The results of executing the tool on four open source PHP projects is provided along with comparisons versus random test input generation and a static analysis tool that uses a substantially different approach.
Comments
The process of tracking which variables are associated with inputs and constructing a set of execution path constraints that identify a particular unique execution path through the program seems to be a powerful technique, though it apparently did not originate in this paper. Their main contribution seems to be being crazy enough to do this for PHP and ironing out some of the resultant wrinkles. They also claim that using an HTML validator to identify a larger class of program “failures” is a novel contribution. Fair enough, but I don’t think it’s as big a deal as they make it out to be.
They also had to punt somewhat on simulating user input and handling session state. For scripts that output form buttons or other means by which a user would provide input and cause a new script to be executed, they manually added some code to make that input appear as if it were an input to the original page and then added a switch statement that executed the subsequent page inline, tacking its output onto the output of the first page. That’s clever and expedient, but it also side-steps one of the hard and possibly interesting challenges of testing web applications. To be fair, they clearly point out this limitation and claim to be working on it.

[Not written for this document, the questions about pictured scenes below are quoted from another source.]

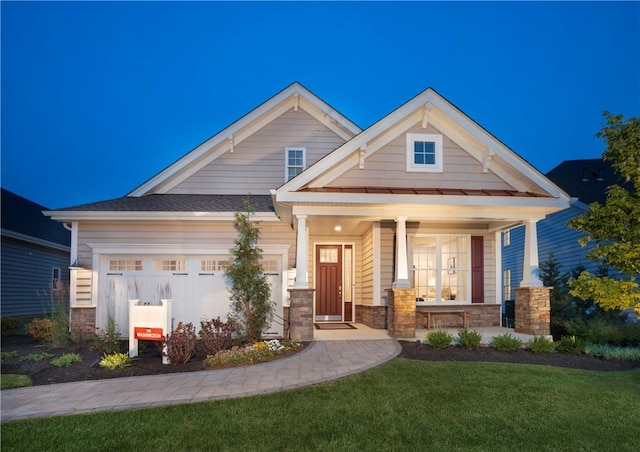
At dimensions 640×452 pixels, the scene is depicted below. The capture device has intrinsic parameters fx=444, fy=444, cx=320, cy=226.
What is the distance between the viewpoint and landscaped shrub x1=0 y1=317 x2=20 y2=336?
13.1 m

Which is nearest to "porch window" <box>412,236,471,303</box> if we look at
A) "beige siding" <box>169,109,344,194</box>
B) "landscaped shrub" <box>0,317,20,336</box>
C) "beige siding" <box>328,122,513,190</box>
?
"beige siding" <box>328,122,513,190</box>

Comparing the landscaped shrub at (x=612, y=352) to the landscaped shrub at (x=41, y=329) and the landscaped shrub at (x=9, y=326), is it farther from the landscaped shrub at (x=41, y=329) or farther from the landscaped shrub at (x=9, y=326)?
the landscaped shrub at (x=9, y=326)

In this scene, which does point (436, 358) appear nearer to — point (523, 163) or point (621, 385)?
point (621, 385)

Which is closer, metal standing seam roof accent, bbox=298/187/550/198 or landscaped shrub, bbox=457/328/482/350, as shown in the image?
landscaped shrub, bbox=457/328/482/350

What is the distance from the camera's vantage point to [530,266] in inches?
434

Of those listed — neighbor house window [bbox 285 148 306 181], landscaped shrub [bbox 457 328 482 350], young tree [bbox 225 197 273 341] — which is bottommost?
landscaped shrub [bbox 457 328 482 350]

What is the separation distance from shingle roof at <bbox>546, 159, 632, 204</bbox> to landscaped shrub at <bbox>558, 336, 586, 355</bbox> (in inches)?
306

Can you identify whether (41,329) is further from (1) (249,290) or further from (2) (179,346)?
(1) (249,290)

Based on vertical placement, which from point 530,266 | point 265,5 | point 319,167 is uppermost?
point 265,5

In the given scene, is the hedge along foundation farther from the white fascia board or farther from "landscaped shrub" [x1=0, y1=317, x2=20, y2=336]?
"landscaped shrub" [x1=0, y1=317, x2=20, y2=336]

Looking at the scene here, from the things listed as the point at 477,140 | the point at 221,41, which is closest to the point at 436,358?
the point at 477,140

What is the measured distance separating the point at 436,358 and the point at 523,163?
545 cm

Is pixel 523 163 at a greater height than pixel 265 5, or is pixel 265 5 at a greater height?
pixel 265 5

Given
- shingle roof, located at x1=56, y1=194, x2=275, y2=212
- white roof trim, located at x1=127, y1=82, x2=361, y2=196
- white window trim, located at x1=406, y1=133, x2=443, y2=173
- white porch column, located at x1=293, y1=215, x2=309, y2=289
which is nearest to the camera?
white porch column, located at x1=293, y1=215, x2=309, y2=289
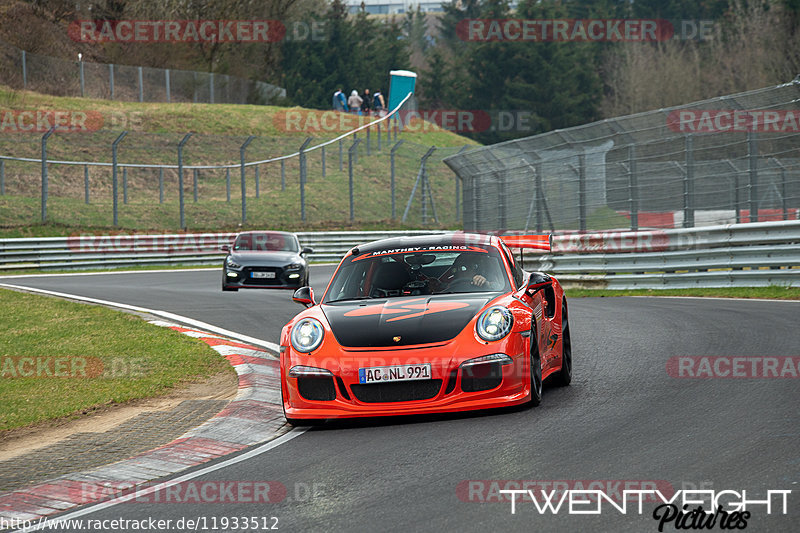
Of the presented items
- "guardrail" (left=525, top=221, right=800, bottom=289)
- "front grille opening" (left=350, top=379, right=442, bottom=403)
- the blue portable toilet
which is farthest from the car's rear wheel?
the blue portable toilet

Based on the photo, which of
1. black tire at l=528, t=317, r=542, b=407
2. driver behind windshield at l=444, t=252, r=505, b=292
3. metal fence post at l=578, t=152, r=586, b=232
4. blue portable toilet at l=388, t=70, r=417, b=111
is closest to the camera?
black tire at l=528, t=317, r=542, b=407

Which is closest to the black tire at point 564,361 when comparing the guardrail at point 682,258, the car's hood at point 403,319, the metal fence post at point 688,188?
the car's hood at point 403,319

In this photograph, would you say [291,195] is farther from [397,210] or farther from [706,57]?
[706,57]

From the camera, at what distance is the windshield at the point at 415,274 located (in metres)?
8.13

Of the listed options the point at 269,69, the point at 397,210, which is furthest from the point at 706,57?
the point at 397,210

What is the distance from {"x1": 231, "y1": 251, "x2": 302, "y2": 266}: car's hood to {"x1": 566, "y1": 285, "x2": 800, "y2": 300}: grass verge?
5.37 meters

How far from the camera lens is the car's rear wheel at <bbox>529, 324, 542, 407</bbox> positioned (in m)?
7.29

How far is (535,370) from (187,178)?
38.4m

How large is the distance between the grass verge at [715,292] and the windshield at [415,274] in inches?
313

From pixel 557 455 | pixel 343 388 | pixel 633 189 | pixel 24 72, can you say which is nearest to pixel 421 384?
pixel 343 388

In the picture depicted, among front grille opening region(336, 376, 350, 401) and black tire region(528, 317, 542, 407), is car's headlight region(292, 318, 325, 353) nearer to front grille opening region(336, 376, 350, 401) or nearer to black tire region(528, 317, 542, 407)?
front grille opening region(336, 376, 350, 401)

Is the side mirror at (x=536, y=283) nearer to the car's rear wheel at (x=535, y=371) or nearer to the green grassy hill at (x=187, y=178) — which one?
the car's rear wheel at (x=535, y=371)

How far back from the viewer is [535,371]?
24.2ft

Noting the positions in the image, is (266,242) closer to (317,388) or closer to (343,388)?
(317,388)
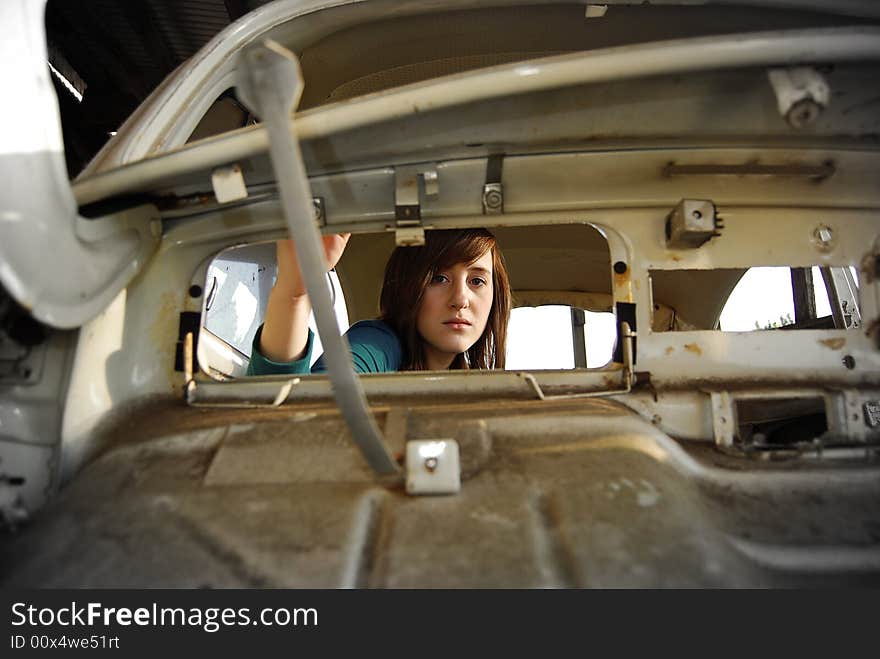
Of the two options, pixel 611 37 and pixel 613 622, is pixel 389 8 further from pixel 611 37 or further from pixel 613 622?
pixel 613 622

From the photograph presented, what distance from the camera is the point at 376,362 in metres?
1.52

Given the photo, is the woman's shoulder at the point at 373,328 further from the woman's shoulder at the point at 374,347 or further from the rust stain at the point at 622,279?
the rust stain at the point at 622,279

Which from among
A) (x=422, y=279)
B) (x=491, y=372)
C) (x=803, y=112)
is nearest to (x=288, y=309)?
(x=422, y=279)

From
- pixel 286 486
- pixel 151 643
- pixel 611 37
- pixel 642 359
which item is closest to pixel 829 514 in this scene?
pixel 642 359

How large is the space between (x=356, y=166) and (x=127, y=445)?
70 cm

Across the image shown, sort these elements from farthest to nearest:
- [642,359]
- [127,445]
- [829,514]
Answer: [642,359]
[127,445]
[829,514]

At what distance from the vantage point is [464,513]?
75 centimetres

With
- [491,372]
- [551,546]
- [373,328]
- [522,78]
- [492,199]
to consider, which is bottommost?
[551,546]

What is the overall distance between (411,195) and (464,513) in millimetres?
665

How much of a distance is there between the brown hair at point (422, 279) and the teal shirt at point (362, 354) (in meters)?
0.05

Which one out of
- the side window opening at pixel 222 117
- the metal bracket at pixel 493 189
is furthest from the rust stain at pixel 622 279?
the side window opening at pixel 222 117

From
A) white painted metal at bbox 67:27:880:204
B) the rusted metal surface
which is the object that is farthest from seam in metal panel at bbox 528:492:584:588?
white painted metal at bbox 67:27:880:204

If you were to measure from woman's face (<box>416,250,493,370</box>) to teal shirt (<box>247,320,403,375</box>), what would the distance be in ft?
0.41

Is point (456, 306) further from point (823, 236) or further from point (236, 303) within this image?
point (236, 303)
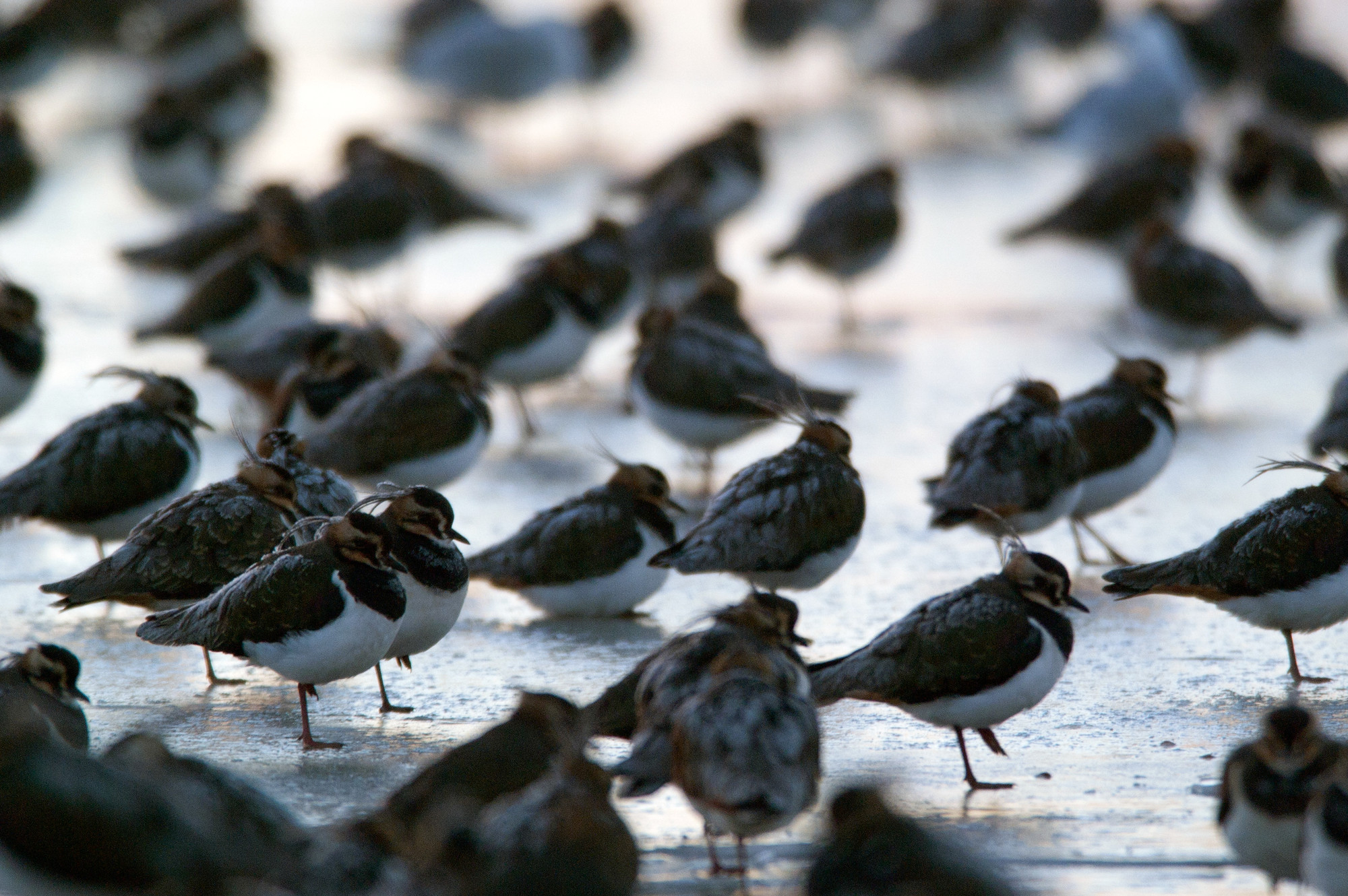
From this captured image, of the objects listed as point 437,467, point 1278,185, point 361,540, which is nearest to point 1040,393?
point 437,467

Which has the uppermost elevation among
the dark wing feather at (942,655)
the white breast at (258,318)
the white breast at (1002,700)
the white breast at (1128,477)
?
the white breast at (258,318)

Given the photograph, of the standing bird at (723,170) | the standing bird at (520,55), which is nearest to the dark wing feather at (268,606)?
the standing bird at (723,170)

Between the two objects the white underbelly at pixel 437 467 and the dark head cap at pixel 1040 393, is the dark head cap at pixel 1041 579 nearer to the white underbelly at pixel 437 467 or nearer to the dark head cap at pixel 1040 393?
the dark head cap at pixel 1040 393

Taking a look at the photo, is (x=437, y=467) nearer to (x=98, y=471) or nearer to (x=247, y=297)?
(x=98, y=471)

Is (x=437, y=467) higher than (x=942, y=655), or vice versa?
(x=437, y=467)

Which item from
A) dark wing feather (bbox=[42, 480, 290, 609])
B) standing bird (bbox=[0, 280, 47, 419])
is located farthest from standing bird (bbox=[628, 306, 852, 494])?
standing bird (bbox=[0, 280, 47, 419])

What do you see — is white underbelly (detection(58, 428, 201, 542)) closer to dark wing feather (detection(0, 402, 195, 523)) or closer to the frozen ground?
dark wing feather (detection(0, 402, 195, 523))
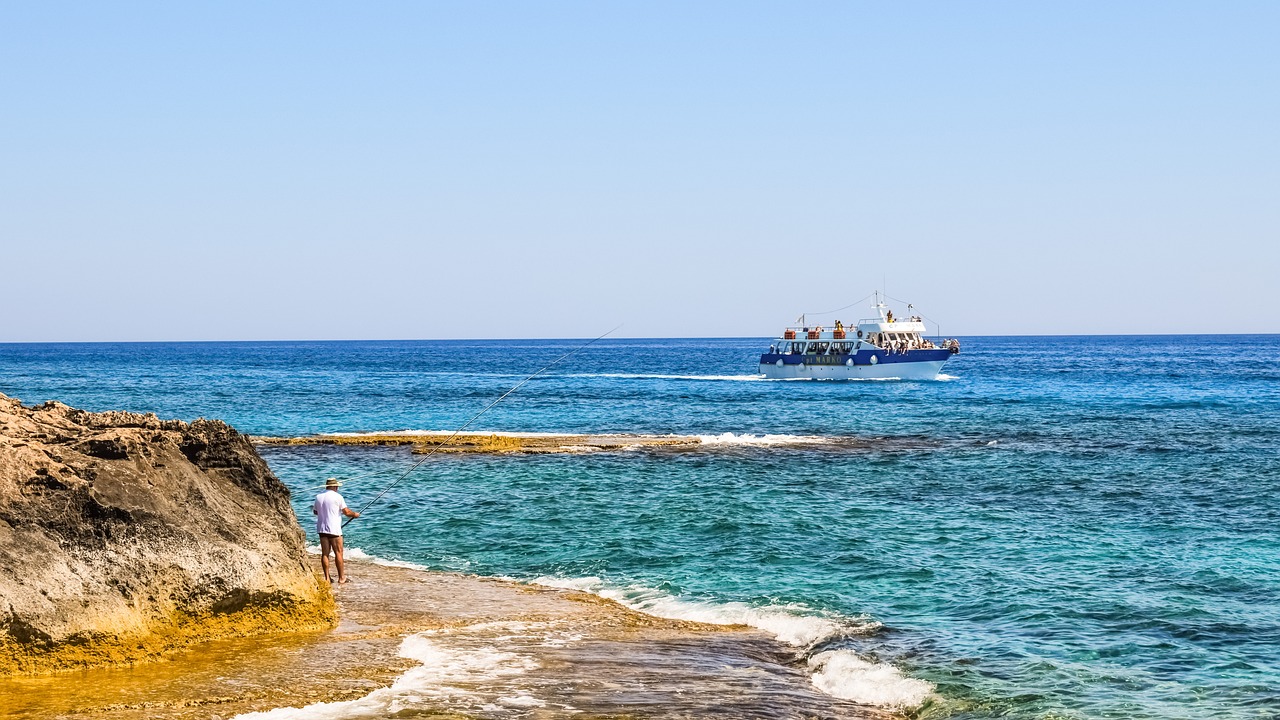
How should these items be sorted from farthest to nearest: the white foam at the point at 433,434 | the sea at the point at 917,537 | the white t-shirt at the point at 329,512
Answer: the white foam at the point at 433,434 → the white t-shirt at the point at 329,512 → the sea at the point at 917,537

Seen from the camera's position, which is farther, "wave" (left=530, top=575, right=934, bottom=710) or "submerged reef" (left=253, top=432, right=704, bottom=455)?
"submerged reef" (left=253, top=432, right=704, bottom=455)

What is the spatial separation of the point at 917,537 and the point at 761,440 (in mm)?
16913

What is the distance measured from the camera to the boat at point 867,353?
73.6 meters

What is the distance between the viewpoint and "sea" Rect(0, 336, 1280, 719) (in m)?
11.5

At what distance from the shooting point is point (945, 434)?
38.2 metres

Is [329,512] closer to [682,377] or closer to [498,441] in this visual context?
[498,441]

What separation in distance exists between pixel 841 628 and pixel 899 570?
3.36 m

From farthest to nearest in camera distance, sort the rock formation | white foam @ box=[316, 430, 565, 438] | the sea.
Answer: white foam @ box=[316, 430, 565, 438]
the sea
the rock formation

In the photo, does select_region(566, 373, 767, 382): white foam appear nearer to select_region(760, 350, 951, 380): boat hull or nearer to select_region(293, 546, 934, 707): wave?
select_region(760, 350, 951, 380): boat hull

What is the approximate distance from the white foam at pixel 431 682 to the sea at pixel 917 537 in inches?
120

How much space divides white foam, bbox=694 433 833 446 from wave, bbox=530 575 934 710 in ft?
64.1

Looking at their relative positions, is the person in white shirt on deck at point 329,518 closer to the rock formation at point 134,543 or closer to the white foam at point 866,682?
the rock formation at point 134,543

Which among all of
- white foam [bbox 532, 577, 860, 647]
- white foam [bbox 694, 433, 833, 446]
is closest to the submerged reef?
white foam [bbox 694, 433, 833, 446]

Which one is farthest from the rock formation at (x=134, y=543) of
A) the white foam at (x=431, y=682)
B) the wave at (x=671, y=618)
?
the wave at (x=671, y=618)
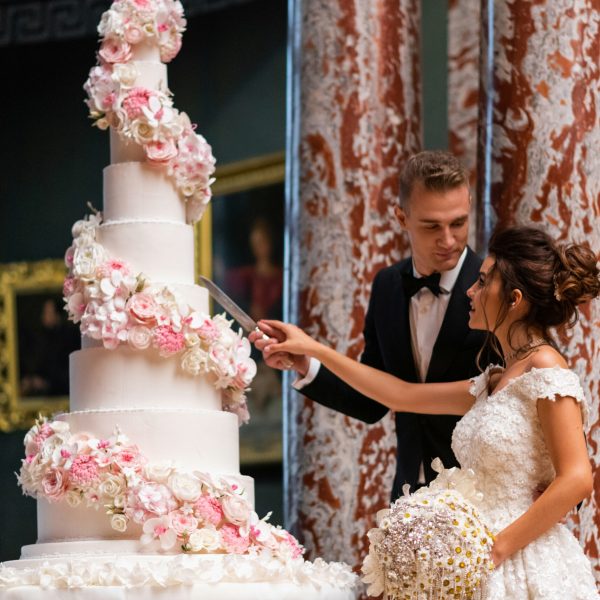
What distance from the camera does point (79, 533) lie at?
453cm

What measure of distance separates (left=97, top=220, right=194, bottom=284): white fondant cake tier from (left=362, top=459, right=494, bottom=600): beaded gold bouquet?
1.47 m

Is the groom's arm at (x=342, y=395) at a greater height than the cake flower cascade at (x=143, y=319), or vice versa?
the cake flower cascade at (x=143, y=319)

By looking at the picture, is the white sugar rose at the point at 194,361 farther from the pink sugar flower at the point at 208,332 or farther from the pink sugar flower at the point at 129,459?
the pink sugar flower at the point at 129,459

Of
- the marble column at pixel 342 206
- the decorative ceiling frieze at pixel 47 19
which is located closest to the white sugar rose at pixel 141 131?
the marble column at pixel 342 206

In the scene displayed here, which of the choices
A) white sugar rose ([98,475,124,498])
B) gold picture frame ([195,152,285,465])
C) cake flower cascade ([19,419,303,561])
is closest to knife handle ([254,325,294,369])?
cake flower cascade ([19,419,303,561])

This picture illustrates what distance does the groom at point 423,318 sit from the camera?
183 inches

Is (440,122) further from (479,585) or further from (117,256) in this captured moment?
(479,585)

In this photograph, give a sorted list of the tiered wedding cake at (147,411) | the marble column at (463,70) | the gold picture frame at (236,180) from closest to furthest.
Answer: the tiered wedding cake at (147,411) < the marble column at (463,70) < the gold picture frame at (236,180)

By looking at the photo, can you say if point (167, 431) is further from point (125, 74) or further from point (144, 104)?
point (125, 74)

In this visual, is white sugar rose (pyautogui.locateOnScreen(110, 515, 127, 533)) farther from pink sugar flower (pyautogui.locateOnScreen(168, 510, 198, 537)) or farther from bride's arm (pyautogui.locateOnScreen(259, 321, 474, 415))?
bride's arm (pyautogui.locateOnScreen(259, 321, 474, 415))

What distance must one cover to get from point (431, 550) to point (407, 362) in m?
1.36

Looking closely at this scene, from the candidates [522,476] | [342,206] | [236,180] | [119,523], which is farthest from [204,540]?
[236,180]

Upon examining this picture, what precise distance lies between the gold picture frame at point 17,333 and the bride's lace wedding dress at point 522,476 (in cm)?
769

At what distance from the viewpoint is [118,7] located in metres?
4.93
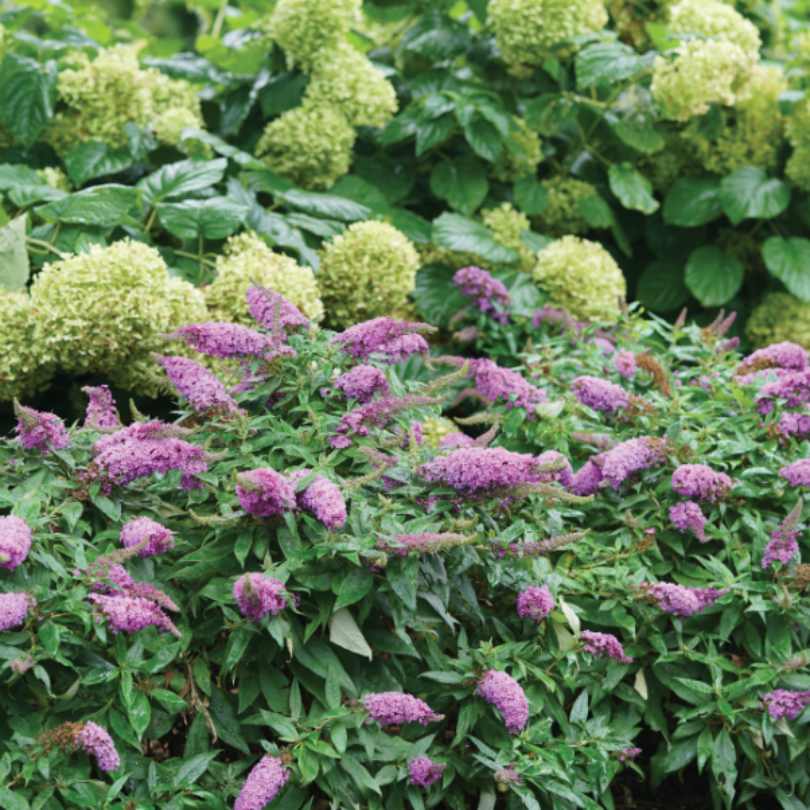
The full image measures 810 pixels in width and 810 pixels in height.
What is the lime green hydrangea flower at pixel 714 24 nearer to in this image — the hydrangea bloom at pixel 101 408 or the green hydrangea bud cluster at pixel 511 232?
the green hydrangea bud cluster at pixel 511 232

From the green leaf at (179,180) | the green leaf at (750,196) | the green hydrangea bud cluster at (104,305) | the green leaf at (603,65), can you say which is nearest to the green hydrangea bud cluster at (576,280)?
the green leaf at (603,65)

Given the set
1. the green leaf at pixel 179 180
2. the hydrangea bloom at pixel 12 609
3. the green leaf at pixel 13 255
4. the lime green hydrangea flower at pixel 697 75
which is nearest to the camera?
the hydrangea bloom at pixel 12 609

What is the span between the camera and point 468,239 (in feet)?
9.82

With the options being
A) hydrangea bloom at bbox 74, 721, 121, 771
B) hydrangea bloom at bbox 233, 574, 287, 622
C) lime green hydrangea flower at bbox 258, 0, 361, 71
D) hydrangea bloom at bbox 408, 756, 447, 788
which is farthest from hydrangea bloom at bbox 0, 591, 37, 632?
lime green hydrangea flower at bbox 258, 0, 361, 71

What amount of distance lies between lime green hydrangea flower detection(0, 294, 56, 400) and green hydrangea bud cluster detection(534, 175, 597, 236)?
6.59ft

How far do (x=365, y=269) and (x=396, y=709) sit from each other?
1558 millimetres

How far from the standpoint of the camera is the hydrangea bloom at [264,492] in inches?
52.6

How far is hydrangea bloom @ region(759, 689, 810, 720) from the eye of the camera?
165 centimetres

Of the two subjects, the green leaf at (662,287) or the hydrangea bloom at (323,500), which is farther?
the green leaf at (662,287)

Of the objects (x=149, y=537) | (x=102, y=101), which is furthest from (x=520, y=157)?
(x=149, y=537)

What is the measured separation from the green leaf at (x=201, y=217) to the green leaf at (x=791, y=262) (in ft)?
7.01

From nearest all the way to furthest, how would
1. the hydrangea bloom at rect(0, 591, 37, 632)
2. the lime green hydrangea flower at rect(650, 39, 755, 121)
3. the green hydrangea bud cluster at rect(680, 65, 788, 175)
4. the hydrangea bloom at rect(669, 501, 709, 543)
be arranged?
the hydrangea bloom at rect(0, 591, 37, 632), the hydrangea bloom at rect(669, 501, 709, 543), the lime green hydrangea flower at rect(650, 39, 755, 121), the green hydrangea bud cluster at rect(680, 65, 788, 175)

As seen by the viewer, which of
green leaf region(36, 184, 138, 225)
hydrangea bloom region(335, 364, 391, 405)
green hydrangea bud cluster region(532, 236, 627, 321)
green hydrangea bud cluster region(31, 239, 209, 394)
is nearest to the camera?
hydrangea bloom region(335, 364, 391, 405)

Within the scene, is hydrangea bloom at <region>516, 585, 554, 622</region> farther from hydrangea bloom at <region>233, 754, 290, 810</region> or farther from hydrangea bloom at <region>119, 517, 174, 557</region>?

I applaud the extra effort put into making the results actually useful to a developer using them to find and fix bugs in their application. They go to extra trouble to track the particular line of PHP code that triggers the script failure or that emits the malformed HTML and they include that information in their bug reports. They also take the trouble to merge reports that generate essentially the same failures and make efforts to minimize the path constraints needed to trigger a failure such that they usually provide the minimum set of inputs needed to reproduce a bug.